La Cour souligne qu’après que le Gouvernement ait pris deux nouveaux arrêtés pour déclarer et renouveler l’état d’urgence sanitaire pour huit et 15 jours respectivement les 22 et 31 mai 2021, le MICT avait conclu rapidement avec le même fournisseur deux nouveaux contrats pour un montant total de $US 7 000,000.00.

‘‘Dans les deux nouveaux arrêtés, il n’est pas indiqué que le MICT avait une responsabilité particulière l’obligeant à intervenir ou à passer des marchés en urgence’’, selon la Cour.

La Cour a conclu, dans ses considérations d’ordre général, que ‘‘l’absence de rapports produits sur la gestion des projets, mis en œuvre par les différentes entités gouvernementales mobilisées dans le cadre de la lutte contre la pandémie de Covid-19, constituait un problème majeur ouvrant sur l’écart de responsabilité.    Sur la base de cette considération, elle n’a pas pu émettre une opinion sur la performance de la gestion gouvernementale.’’
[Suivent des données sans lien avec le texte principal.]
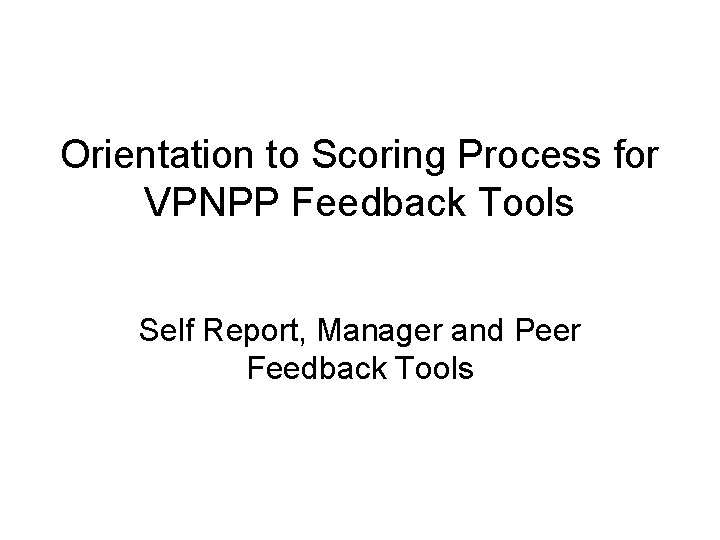 Orientation to Scoring Process for VPNPP Feedback Tools

Self Report, Manager and Peer Feedback Tools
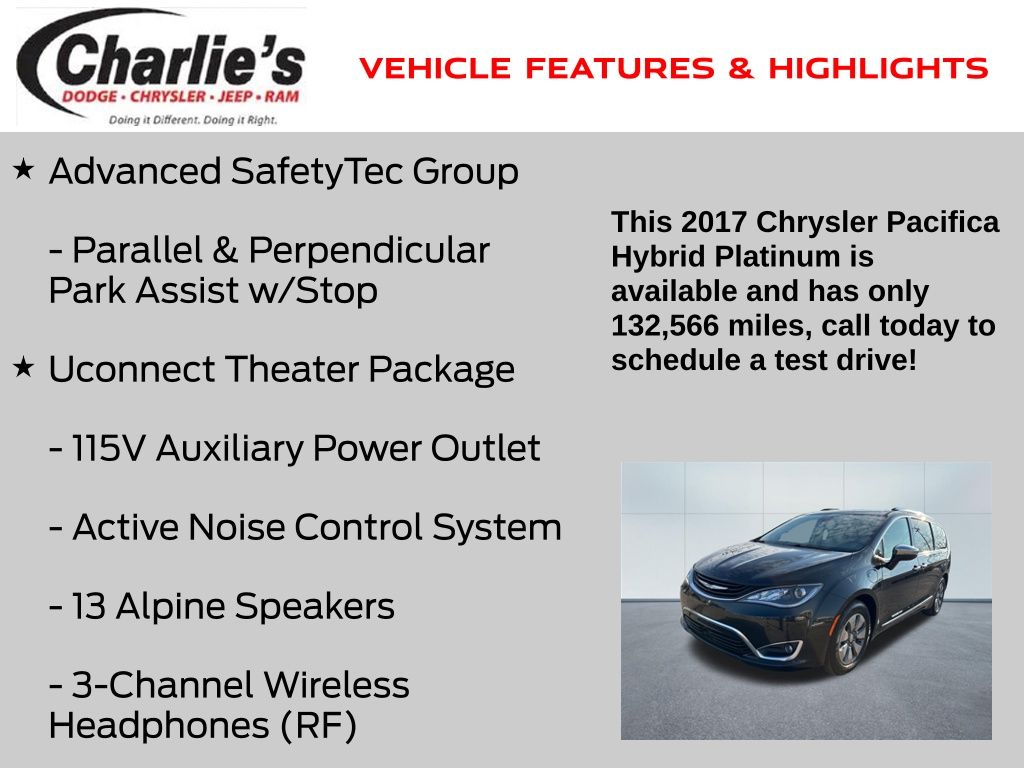 Charlie's
DODGE • CHRYSLER • JEEP • RAM
Doing it Different. Doing it Right.

VEHICLE FEATURES & HIGHLIGHTS

★ Advanced SafetyTec Group

- Parallel & Perpendicular Park Assist w/Stop

★ Uconnect Theater Package

- 115V Auxiliary Power Outlet

- Active Noise Control System

- 13 Alpine Speakers

- 3-Channel Wireless Headphones (RF)

This 2017 Chrysler Pacifica Hybrid Platinum is available and has only 132,566 miles, call today to schedule a test drive!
Elle n’avoir pas pu vérifier de manière étendue, tant sur le plan du financement que celui de la dépense ou des réalisations qui devraient en résulter, toutes les transactions relatives à la gestion de la pandémie de Covid-19 par le Gouvernement.

‘‘Cependant, précise le rapport, en ce qui a trait à la régularité formelle des dépenses examinées ou circonscrites dans le champ de l’audit, les dispositifs de contrôle interne ont pleinement démontré, sauf pour les transactions entachées des anomalies signalées, leur efficacité dans les conditions de mise en œuvre actuelles.’’

D’une manière générale, poursuit le document, les problèmes que la Cour a observés en exploitant la documentation disponible ont été relatés.  Ils concernent la gestion de la Réponse Gouvernementale dans son ensemble.

« En tout état de cause, ils peuvent être attribués à un manque de préparation, de coordination ou de planification, ce qui porterait à dénoncer des problèmes de gestion complexes ou d’organisation, qui ne sont pas réglés à mesure qu’ils surviennent pour responsabiliser les ministères et organismes publics, et améliorer la qualité des services qu’ils sont appelés à fournir à la population », ajoute la Cour.

Selon la Cour, ‘‘il ressort de ces considérations que la pandémie de Covid-19, dont le pays a été, dans une certaine mesure, épargné jusque-là des multiples dangers, constitue une opportunité en ce sens qu’elle a mis à l’épreuve les capacités réelles du pays à faire face à des urgences sur le plan sanitaire et économique en même temps.’’

« Dans le contexte de la vulnérabilité générale du pays, il est important de retenir que des situations comme cette pandémie, qui a fait des dégâts considérables dans de nombreux pays, peuvent se produire à tout moment », souligne la Cour.

‘‘À ce sujet, les inquiétudes sont nombreuses, et le Gouvernement serait vraiment proactif, si déjà, il était en ordre de marche dans des efforts en vue de l’élargissement de l’assiette du Fonds d’urgence, et du renforcement des capacités administratives mais aussi d’intervention des institutions comme le MAST, le MICT, le MSPP, le MTPTC, le MENFP ou le MDE’’, selon le rapport.

La Cour continuera de préconiser la transparence et la reddition des comptes.  « Mais il faut mettre en place parallèlement les mécanismes d’imputabilité des gestionnaires publics quant à leur façon de dépenser les fonds publics, d’assurer les prestations de services publics et de gérer les projets ou programmes gouvernementaux », conclut le rapport de la CSCCA.